I pretended to check my phone for messages. ‘Nice theory,’ I said, staring at my empty inbox. When I was finished, he was still looking at me.

‘So, what do you do?’ he asked.

‘I’m a salesman.’

He rocked his head from side to side, as if to say he didn’t think I was the type. ‘My friend’s a salesman too.’

‘Yeah?’

‘Yeah.’ He nodded. ‘A different kind. He sells ideas to people.’

I smiled. ‘You mean he works for Ikea?’

He didn’t respond. An uncomfortable silence settled between us. I couldn’t believe he hadn’t taken the hint yet. He cupped his pint glass between his hands, rolling it backwards and forwards, watching the liquid slosh around inside.

‘I bet you’re thinking, “How do you sell ideas to people?” — right?’

Not really.

He looked up at me. ‘Right?’

‘I guess.’

‘It’s pretty simple, the way he tells it. You take something — then you try to apply it to people. You know, give them something they really need.’
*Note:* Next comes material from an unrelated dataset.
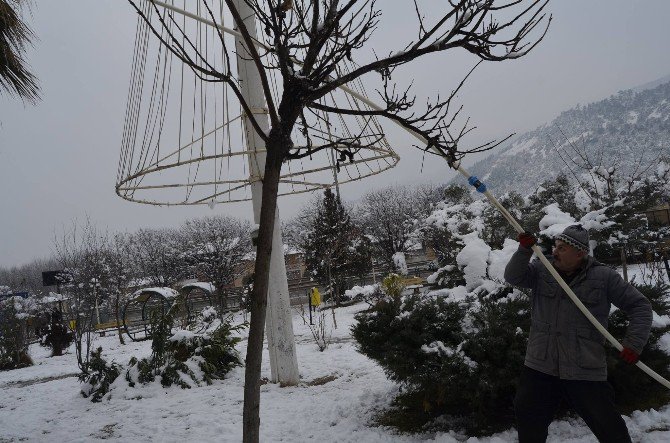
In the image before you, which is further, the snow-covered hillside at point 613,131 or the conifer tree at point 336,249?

‘Still sounds like he might work for Ikea.’

He didn’t reply, but his eyes lingered on me, as if I’d just made a terrible error. There’s something about you, I thought. Something I don’t like. He took a few mouthfuls of beer, and this time I could make out some of the tattoo — ‘And see him that was possessed’ — and a red mark, running close to his hairline, all the way down around his ears and along the curve of his chin.

‘Got hit with a rifle butt in Afghanistan.’

‘Sorry?’

He looked up. ‘The mark on my face. Fucking towelhead jammed his rifle butt into my jaw.’

‘You were a soldier?’

‘Do I look the salesman type?’

I shrugged. ‘What does a salesman look like?’
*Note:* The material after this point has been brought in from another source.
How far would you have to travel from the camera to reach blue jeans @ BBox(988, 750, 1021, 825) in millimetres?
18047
‘What do any of us really look like?’ His eyes flashed for a moment, catching some of the light from a fire behind us. He broke into a smile, as if everything was a big mystery. ‘Being a soldier, that teaches you a lot about life.’

‘Yeah?’

‘Teaches you a lot about death too.’

I tried to look pissed off, and started cutting away at some of the pie’s pastry — but the whole time I could feel him watching me. When I looked up again, his eyes moved quickly from me to the food then back up.

‘You not hungry?’

‘Looks better than it tastes,’ I said.

‘You should eat,’ he replied, sinking what was left in the glass. ‘You never know when you might need the strength.’
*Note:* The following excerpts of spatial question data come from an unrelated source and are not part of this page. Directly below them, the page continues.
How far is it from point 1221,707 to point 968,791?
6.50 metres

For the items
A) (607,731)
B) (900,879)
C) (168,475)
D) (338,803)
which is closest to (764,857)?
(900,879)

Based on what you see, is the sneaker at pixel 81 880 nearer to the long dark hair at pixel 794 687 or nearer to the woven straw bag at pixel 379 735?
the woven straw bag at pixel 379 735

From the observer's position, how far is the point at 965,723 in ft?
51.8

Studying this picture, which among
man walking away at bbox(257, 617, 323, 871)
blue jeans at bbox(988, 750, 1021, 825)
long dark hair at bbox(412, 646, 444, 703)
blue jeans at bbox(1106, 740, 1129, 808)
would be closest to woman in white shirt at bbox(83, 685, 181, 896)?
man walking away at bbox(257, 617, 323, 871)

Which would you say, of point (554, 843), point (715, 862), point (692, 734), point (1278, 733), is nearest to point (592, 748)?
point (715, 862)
He placed the beer glass down and turned to me, his eyes disappearing into shadow again. They were impenetrable now; like staring into one of the abandoned mine shafts along the coast.

‘Where you from?’

‘London.’

‘Ah, that explains it.’ He flicked his head back. ‘The home of the salesman.’

‘Is it?’

‘You telling me it isn’t? Millions of people whose only reason for being anywhere near that hole is so they can live on the top floor of a skyscraper and try to convince people poorer than them to live beyond their means? That’s a city of salesmen, believe me. Take a step back from the rat race, my friend — see what’s going on. No one’s there to help you.’